I have served this warm or at room temperature and have eaten leftovers cold the next day.  I think my preference is slightly warm - not hot.  There is something wonderful about the aroma of warm food and if it's not too hot you can taste the unique blend of flavours better. A really large Yam is about 2 pounds - so how many you have to buy really depends on the size. 
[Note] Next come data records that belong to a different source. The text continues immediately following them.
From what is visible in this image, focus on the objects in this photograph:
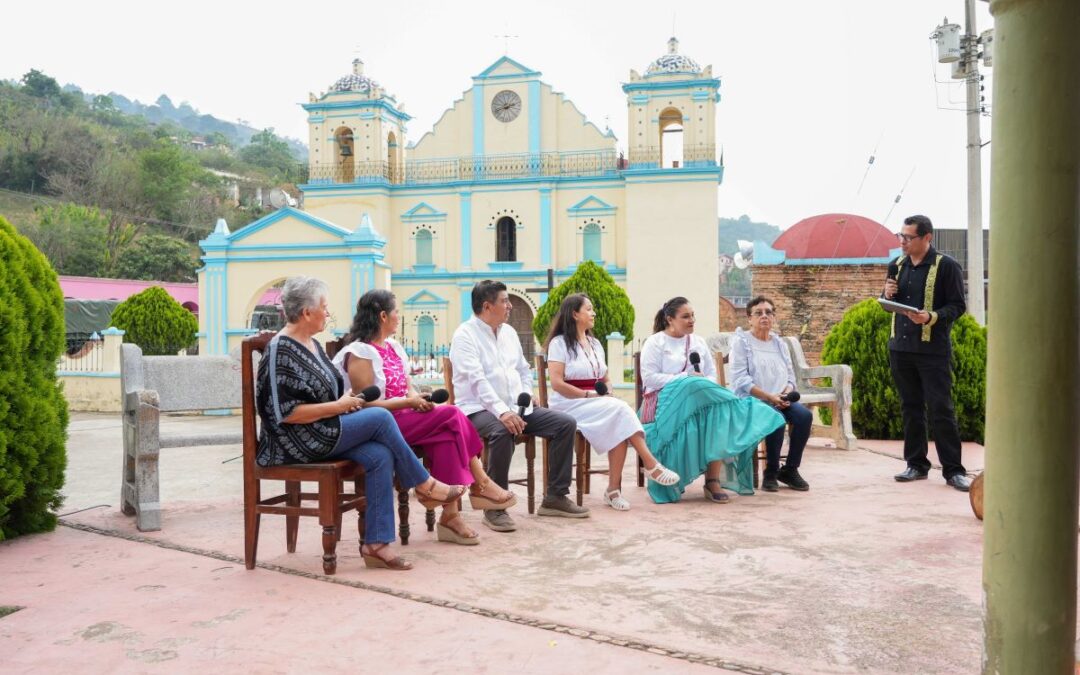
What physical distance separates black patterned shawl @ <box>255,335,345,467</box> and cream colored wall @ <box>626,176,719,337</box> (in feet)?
69.2

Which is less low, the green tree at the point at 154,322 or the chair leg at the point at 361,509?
the green tree at the point at 154,322

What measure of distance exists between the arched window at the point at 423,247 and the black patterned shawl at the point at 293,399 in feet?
77.7

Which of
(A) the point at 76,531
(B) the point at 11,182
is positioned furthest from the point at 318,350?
(B) the point at 11,182

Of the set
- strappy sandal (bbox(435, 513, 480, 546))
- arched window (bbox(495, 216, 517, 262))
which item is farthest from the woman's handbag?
arched window (bbox(495, 216, 517, 262))

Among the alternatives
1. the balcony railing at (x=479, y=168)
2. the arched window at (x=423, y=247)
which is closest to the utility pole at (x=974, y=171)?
the balcony railing at (x=479, y=168)

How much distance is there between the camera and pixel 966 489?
5.91m

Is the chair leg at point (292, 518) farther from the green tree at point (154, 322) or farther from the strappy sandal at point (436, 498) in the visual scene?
the green tree at point (154, 322)

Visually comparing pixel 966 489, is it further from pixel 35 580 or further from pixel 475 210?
pixel 475 210

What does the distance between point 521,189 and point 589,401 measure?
21.6m

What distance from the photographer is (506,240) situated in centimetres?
2727

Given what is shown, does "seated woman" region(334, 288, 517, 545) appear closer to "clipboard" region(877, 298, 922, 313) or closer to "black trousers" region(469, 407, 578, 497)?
"black trousers" region(469, 407, 578, 497)

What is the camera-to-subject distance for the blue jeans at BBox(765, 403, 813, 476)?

I have only had one problem making this and that's over cooking the yams.  I keep thinking if I roast them a bit longer they will crisp up like Yam Fries.  What usually happens is they get too soft and are mushy when mixed in with the other ingredients.  So err on the side of just done.  As I prefer so julienne them instead of cubing because I like the final look of the salad better, it is extremely easy to over cook them.   

YAM PAD THAI (published as Warm Sweet Potato Salad)

Preheat oven to 400 degrees.

2 lbs. peeled Deep Orange Yams in ½” chunks (I julienne sometimes)
1T Oil
1/2Tsp ea. salt and pepper
1 ea. sliced small red pepper
1/2 cup fresh bean sprouts
1/2 cup sliced green onion
2 T Chopped peanuts

1/3 cup peanut butter
2T ea. Lime Juice and Mayo (can use Vegannaise instead for dairy free)
1 tsp ea **Chipotle hot sauce, sugar, and minced gingerroot
1/2Tsp. Minced Garlic
**Note – Some of my family doesn't like it too hot so I substitute chipotle salsa for the hot sauce which is more like tabasco.

Toss sweet potatos with oil, salt and pepper.  Spray a piece of foil with pan, add potatos and roast for 40 min turning. Cooking time will depend on your oven and the size you cut the yams.  Try not to overcook as they will mush when blending with the other ingredients.  Let cool 5 min.

Wisk the dressing ingredients. Toss potatos, pepper, bean sprouts and green onion with dressing. Sprinkle with peanuts.  Serve warm, room temperature or cold the next day.